Columnar Index
The Common Crawl Foundation provides two indexes for querying the Common Crawl Corpus: the CDXJ Index and the Columnar Index. This page introduces the Columnar Index and gives some examples of how to use it.
What is the Columnar Index?
The Columnar Index is one of the indexes available for querying the Common Crawl corpus. As the name suggests, it is an index to the WARC files and URLs in the Common Crawl corpus in a columnar format (Apache Parquet™). This format of the index is suited to efficient analytical and/or bulk queries of the data, saving time and computing resources.

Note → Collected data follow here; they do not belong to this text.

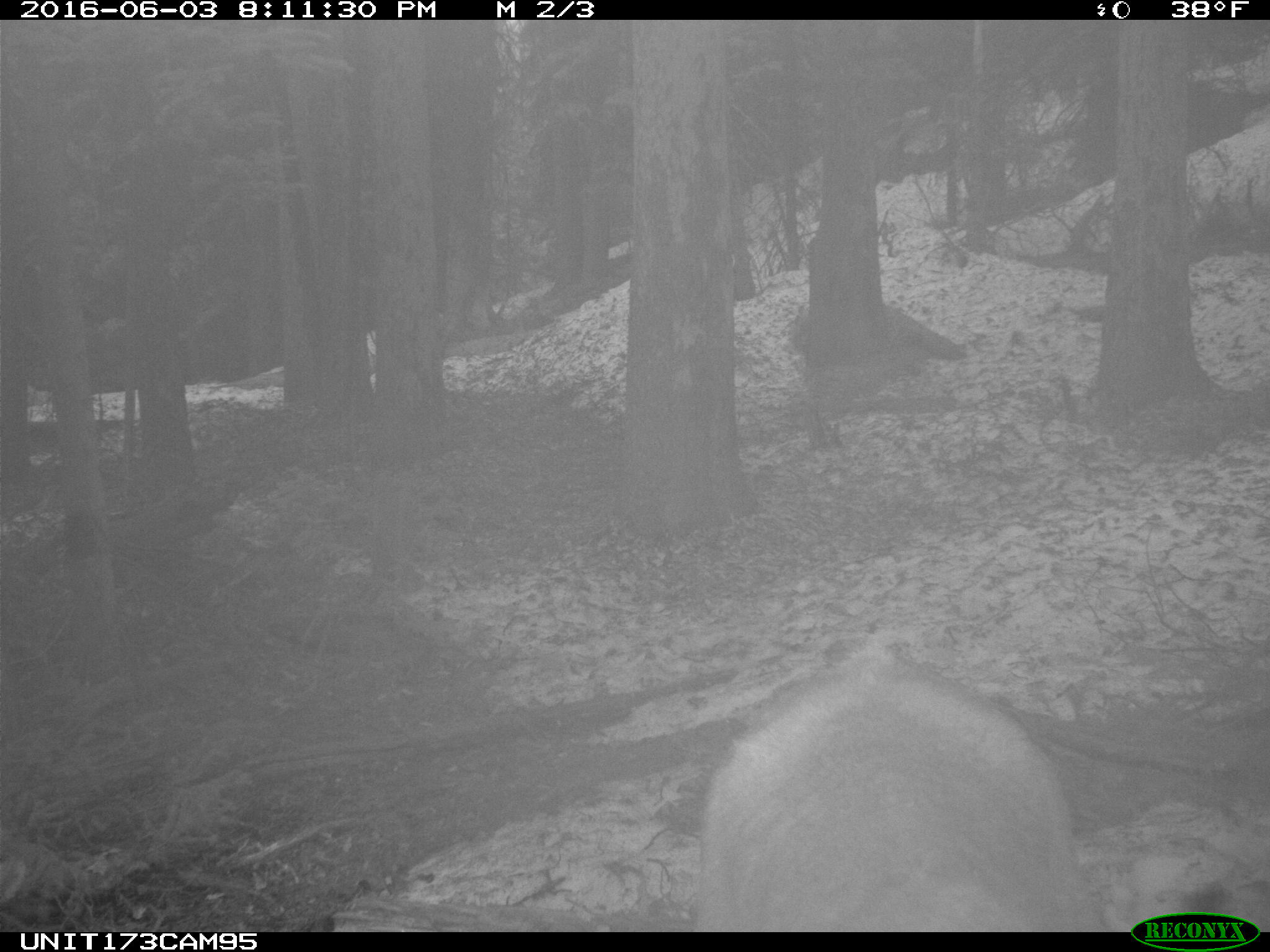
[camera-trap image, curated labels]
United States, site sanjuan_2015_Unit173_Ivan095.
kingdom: Animalia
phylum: Chordata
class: Mammalia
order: Artiodactyla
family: Cervidae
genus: Cervus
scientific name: Cervus elaphus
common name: red deer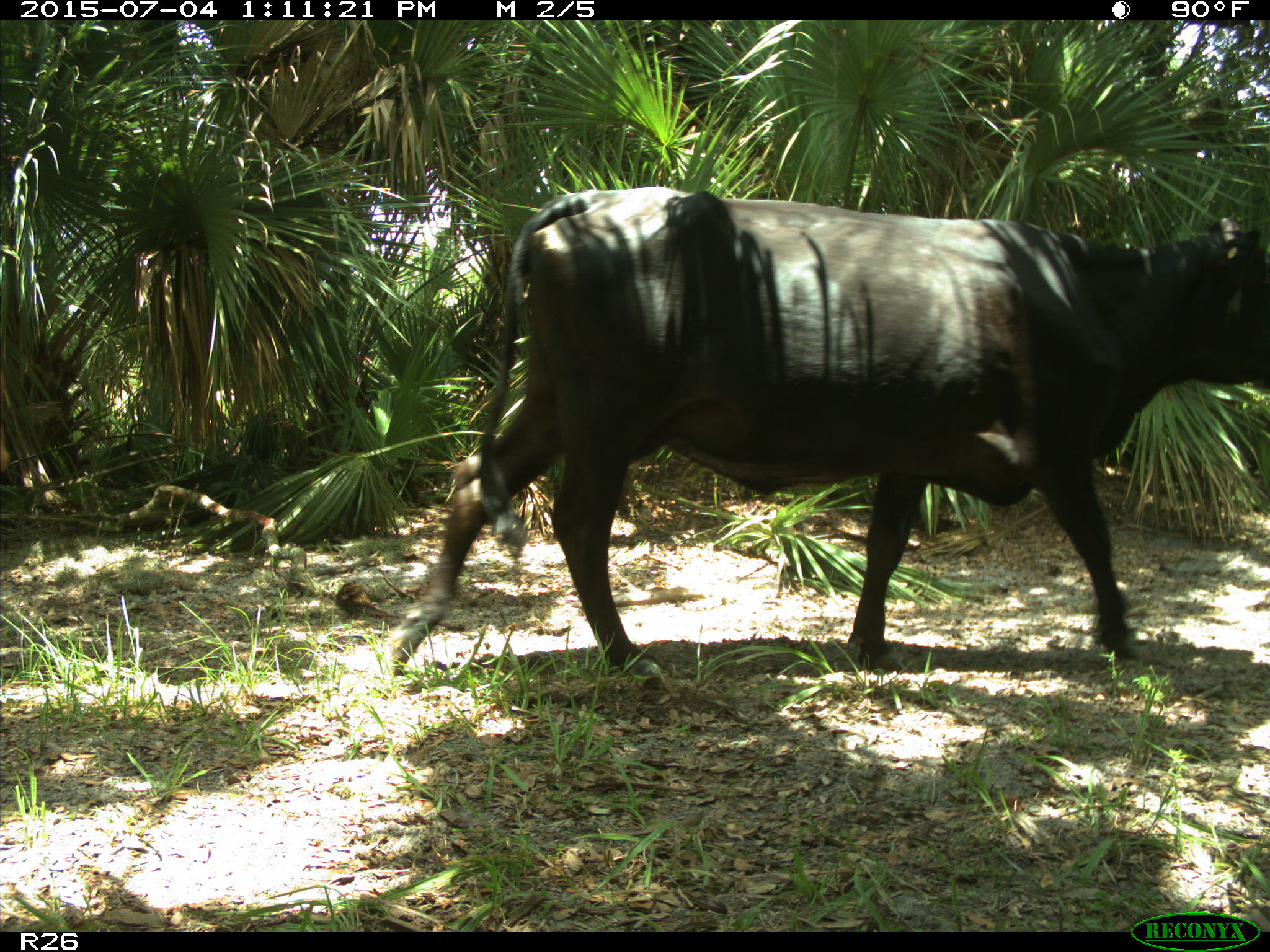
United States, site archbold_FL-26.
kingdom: Animalia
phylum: Chordata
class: Mammalia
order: Artiodactyla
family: Bovidae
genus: Bos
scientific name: Bos taurus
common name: domestic cow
Bos taurus (domestic cow).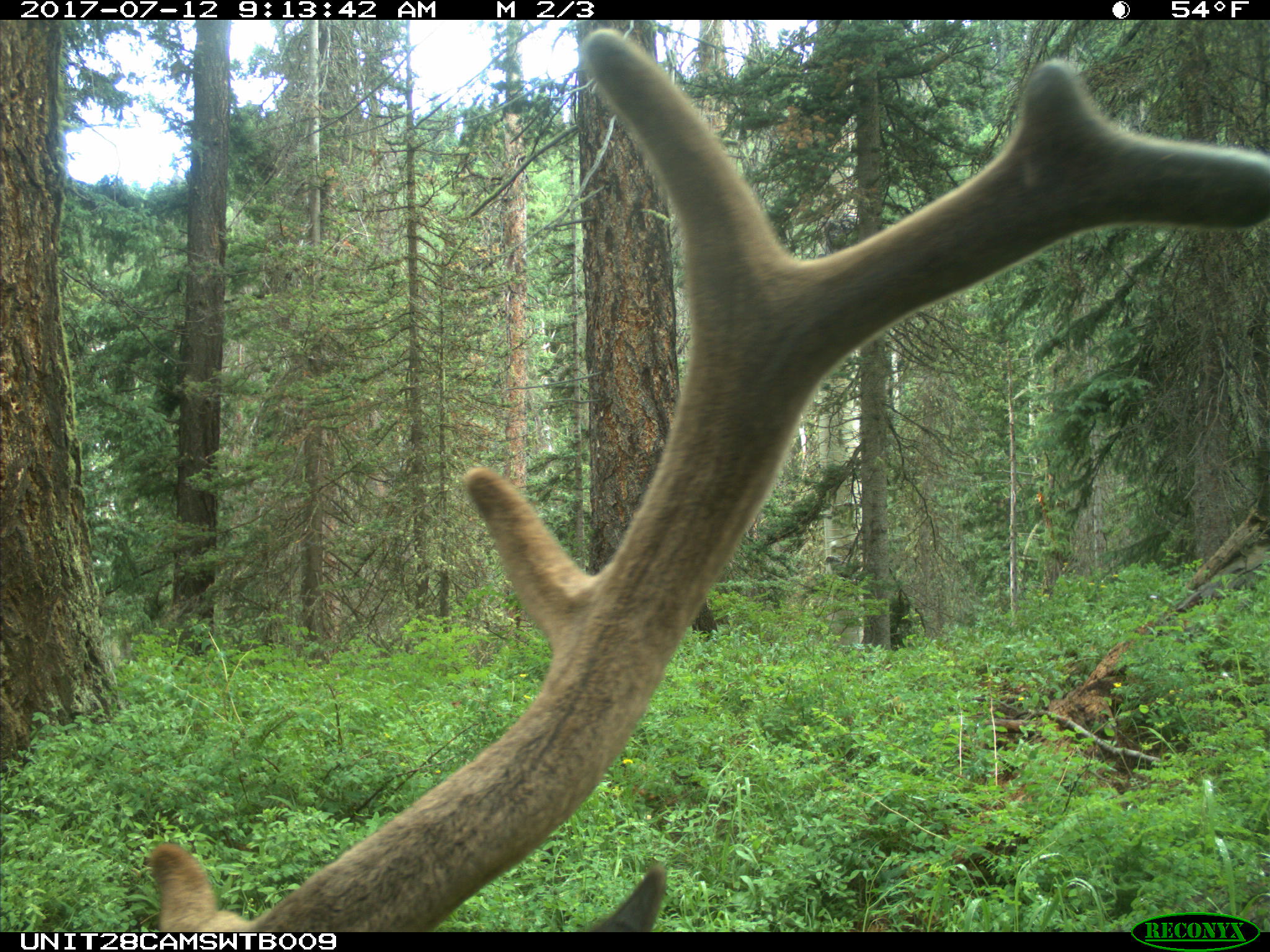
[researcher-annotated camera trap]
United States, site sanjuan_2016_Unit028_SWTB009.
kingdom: Animalia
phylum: Chordata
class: Mammalia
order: Artiodactyla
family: Cervidae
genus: Cervus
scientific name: Cervus elaphus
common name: red deer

The Parquet files of the columnar index are compatible with many analytical libraries and toolkits, such as AWS Athena, Apache Spark™, Pandas, Polars, Apache Arrow™, DuckDB, and more. That said, you can use any tool you like: the Columnar Index is free to access or download for anybody. You'll find all files for the Columnar Index at s3://commoncrawl/cc-index/table/cc-main/warc/.
This page provides examples on querying the data with AWS Athena, which is the simplest way to interact with the columnar index using SQL. We also have examples using other libraries for different kinds of analysis:
- Apache Spark™ is suited to analysis involving web page content (e.g. word counts). The cc-pyspark repository contains examples on how to process the Common Crawl corpus using PySpark.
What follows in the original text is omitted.